TEXT PROVIDED:
'''
Session: MR-1-5: Mechanisms Synthesis and Analysis

Paper Number: 114960

114960 - Approximate Motion Synthesis of Four-Bar Linkages Using Poles: A Bi-Invariant Approach 

This paper presents a technique for the approximate motion synthesis of planar four-bar mechanisms based exclusively on the locations of displacement poles. Approximation motion synthesis is the same as motion generation or rigid-body guidance when a mechanism cannot be synthesized to meet all of the kinematic constraints and a best-fit solution must be determined. One challenge in approximate motion guidance methods is that incompatible measures are used to identify the best-fit displacement and orientation angle. Thus, the optimal solution provides a match between the task positions and positions generated by the resulting linkage that is conditional on the function used to combine the displacement and orientation. Such solutions are said to lack bi-invariance.

This work focuses on the locations of the displacement poles, which are sufficient to characterize the relative task positions. Further, the displacement poles are described solely by their locations. The optimization minimizes the distance between the poles of the task position and the poles of the positions generated by a synthesized linkage. Further, a technique is presented that does not use the entire set of displacement poles, thereby reducing the size of the optimization. The advantage of the method is that the exclusive use of pole locations results in a bi-invariant metric. The technique is illustrated with several examples and compared to other established methods.

Presenting Author: David Myszka Univ Of Dayton

Presenting Author Biography: Dave Myszka is a professor at the University of Dayton

Authors:

Tianze Xu University of Dayton
David Myszka Univ Of Dayton
Andrew Murray University of Dayton
'''
RECORDS:
'''
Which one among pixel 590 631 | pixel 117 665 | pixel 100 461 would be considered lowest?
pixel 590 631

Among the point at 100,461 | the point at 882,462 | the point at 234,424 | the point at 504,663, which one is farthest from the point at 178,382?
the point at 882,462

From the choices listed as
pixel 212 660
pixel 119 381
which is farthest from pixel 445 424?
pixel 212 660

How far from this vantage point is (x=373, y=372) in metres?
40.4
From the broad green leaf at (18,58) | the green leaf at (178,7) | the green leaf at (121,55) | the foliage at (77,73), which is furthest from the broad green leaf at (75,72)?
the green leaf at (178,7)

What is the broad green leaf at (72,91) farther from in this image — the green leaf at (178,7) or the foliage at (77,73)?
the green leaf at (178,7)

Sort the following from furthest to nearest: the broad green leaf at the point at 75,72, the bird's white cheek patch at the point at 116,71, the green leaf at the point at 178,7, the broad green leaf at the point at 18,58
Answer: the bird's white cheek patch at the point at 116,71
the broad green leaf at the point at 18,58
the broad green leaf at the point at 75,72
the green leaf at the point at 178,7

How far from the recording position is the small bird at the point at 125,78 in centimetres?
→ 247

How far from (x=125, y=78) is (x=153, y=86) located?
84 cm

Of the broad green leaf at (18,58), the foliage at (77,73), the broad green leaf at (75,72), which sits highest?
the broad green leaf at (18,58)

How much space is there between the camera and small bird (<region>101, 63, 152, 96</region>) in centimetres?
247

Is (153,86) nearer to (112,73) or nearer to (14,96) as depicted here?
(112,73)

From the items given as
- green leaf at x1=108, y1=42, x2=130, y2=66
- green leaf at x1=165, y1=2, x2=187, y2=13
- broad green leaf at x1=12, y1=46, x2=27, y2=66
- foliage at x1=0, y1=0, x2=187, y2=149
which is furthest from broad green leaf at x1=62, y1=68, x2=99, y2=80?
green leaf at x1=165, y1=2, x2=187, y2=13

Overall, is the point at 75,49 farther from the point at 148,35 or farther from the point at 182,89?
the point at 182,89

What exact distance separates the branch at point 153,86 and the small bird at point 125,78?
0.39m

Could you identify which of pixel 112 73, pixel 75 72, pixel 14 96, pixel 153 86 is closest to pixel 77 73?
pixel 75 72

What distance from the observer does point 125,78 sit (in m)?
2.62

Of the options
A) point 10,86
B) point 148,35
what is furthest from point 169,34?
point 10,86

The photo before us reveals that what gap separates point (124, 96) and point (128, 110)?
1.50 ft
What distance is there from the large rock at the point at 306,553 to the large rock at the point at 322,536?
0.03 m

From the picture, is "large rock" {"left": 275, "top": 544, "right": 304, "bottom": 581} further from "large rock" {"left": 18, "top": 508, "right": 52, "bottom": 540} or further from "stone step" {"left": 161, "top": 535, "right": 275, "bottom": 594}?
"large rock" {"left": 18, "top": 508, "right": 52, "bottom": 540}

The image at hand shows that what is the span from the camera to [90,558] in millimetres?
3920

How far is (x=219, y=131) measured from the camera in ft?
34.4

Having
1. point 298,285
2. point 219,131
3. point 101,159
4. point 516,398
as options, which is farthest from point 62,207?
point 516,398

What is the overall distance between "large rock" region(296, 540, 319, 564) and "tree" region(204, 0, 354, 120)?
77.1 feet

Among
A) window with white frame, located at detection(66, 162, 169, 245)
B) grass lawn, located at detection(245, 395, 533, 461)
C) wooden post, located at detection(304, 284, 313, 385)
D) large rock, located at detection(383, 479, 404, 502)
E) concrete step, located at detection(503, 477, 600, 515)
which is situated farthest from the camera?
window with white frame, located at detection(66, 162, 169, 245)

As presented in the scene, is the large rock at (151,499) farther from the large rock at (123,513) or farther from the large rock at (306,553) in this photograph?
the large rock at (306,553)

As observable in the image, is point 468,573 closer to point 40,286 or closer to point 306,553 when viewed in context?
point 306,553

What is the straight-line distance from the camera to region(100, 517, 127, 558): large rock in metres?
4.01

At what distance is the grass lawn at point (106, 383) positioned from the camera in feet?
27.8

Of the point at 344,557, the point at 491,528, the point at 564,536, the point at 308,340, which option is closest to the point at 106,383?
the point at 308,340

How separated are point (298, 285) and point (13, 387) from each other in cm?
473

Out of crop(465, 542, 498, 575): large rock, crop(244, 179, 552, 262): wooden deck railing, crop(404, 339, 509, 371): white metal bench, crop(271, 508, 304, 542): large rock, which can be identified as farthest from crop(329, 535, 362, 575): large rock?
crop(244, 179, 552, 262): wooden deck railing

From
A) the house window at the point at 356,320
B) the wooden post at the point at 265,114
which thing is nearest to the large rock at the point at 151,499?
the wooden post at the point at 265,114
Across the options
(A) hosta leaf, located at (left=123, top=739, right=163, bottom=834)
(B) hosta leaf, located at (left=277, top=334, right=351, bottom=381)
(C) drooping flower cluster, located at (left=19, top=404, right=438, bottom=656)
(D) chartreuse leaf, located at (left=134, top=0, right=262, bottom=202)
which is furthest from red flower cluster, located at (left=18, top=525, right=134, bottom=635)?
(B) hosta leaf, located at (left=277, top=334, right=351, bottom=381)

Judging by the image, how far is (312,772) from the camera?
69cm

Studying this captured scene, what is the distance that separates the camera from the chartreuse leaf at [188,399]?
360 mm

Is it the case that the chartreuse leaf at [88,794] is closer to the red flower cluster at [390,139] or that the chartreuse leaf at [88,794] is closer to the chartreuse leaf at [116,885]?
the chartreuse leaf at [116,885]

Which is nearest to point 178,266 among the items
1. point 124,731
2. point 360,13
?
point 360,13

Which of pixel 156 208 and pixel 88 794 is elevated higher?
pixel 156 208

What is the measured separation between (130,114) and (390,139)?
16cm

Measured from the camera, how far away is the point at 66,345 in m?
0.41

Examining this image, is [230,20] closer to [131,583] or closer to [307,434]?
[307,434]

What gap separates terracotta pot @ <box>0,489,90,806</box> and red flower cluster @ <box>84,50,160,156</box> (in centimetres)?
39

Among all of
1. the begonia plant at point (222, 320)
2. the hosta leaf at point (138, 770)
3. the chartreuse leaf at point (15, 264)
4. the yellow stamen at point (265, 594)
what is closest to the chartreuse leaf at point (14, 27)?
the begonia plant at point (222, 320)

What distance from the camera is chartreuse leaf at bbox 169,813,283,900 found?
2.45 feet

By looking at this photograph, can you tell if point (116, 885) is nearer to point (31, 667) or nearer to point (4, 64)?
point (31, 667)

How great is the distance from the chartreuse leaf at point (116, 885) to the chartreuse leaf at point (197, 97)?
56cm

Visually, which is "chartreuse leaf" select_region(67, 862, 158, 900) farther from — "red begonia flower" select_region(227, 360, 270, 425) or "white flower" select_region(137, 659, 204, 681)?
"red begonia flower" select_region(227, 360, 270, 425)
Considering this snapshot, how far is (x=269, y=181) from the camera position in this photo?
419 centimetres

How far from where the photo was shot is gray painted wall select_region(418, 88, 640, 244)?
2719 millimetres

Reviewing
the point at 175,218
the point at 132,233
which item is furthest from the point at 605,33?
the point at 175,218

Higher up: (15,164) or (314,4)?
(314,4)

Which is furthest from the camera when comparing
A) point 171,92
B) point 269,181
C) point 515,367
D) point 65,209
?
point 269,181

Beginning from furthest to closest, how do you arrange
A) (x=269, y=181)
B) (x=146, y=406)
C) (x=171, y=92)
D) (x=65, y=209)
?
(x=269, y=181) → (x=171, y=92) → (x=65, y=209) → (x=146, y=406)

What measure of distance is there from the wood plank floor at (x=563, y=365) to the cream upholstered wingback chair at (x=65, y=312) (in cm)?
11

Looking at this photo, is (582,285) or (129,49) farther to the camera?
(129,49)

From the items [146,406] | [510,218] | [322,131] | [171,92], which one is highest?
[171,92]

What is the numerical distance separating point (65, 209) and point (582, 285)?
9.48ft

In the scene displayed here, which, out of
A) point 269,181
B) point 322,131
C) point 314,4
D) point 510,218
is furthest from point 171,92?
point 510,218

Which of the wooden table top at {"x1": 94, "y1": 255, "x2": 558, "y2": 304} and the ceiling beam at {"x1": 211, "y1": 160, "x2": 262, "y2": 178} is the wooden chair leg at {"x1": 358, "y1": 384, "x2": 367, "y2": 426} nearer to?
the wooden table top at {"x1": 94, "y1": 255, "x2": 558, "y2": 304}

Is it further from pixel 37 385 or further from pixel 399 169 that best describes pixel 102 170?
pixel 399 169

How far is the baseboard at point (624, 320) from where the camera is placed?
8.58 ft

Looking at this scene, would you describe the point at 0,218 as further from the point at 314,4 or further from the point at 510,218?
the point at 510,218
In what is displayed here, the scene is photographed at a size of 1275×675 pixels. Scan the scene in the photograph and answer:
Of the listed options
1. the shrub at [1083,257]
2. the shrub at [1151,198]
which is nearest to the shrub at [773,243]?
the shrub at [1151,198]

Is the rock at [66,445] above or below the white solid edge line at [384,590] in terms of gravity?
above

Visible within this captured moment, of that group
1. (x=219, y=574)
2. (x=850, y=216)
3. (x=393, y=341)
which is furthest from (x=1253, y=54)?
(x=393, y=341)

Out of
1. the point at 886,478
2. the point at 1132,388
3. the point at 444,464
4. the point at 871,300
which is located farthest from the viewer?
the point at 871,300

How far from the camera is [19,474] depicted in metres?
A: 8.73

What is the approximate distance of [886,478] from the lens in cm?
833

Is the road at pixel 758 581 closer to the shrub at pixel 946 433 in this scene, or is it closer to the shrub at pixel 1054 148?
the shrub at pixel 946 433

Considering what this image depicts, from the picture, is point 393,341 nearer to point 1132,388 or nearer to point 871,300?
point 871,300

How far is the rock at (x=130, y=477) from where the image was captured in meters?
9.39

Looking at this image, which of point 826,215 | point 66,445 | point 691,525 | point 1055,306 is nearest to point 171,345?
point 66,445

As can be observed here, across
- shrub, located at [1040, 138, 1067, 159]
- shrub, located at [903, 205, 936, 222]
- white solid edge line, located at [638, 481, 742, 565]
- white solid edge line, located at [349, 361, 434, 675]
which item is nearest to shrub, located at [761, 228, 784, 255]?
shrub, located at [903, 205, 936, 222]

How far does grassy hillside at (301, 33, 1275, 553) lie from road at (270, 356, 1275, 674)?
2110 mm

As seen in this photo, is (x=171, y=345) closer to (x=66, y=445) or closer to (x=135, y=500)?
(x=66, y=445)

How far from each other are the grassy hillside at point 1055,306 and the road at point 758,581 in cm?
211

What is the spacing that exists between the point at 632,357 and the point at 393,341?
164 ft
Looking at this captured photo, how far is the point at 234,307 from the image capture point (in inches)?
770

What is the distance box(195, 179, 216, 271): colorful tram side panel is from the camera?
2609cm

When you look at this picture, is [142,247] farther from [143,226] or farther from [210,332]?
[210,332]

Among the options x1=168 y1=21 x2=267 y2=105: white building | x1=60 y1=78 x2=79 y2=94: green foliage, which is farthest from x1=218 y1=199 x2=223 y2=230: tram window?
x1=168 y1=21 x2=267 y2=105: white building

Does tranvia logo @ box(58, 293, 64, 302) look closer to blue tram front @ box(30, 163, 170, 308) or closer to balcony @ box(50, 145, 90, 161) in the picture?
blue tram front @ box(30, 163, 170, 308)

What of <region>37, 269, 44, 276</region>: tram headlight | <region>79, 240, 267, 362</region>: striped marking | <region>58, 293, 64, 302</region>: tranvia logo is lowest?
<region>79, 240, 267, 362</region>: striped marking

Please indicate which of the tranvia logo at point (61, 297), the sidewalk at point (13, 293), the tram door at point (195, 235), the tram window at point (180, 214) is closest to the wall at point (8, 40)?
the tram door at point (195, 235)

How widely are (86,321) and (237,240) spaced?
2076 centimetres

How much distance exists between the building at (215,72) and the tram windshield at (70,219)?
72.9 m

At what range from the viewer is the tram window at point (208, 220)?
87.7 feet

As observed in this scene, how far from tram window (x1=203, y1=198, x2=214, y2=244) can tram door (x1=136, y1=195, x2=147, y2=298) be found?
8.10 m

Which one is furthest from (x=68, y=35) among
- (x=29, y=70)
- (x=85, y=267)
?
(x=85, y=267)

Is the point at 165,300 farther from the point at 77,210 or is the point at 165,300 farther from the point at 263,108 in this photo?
'''
BRIEF 1:
From the four-bar linkage abstract, return the passage word for word. Begin at the words "This paper presents" and stop after "to lack bi-invariance.".
BRIEF 2:
According to the four-bar linkage abstract, what does the optimization minimize?

ANSWER 1:
This paper presents a technique for the approximate motion synthesis of planar four-bar mechanisms based exclusively on the locations of displacement poles. Approximation motion synthesis is the same as motion generation or rigid-body guidance when a mechanism cannot be synthesized to meet all of the kinematic constraints and a best-fit solution must be determined. One challenge in approximate motion guidance methods is that incompatible measures are used to identify the best-fit displacement and orientation angle. Thus, the optimal solution provides a match between the task positions and positions generated by the resulting linkage that is conditional on the function used to combine the displacement and orientation. Such solutions are said to lack bi-invariance.

ANSWER 2:
It minimizes the distance between the poles of the task position and the poles of the positions generated by a synthesized linkage.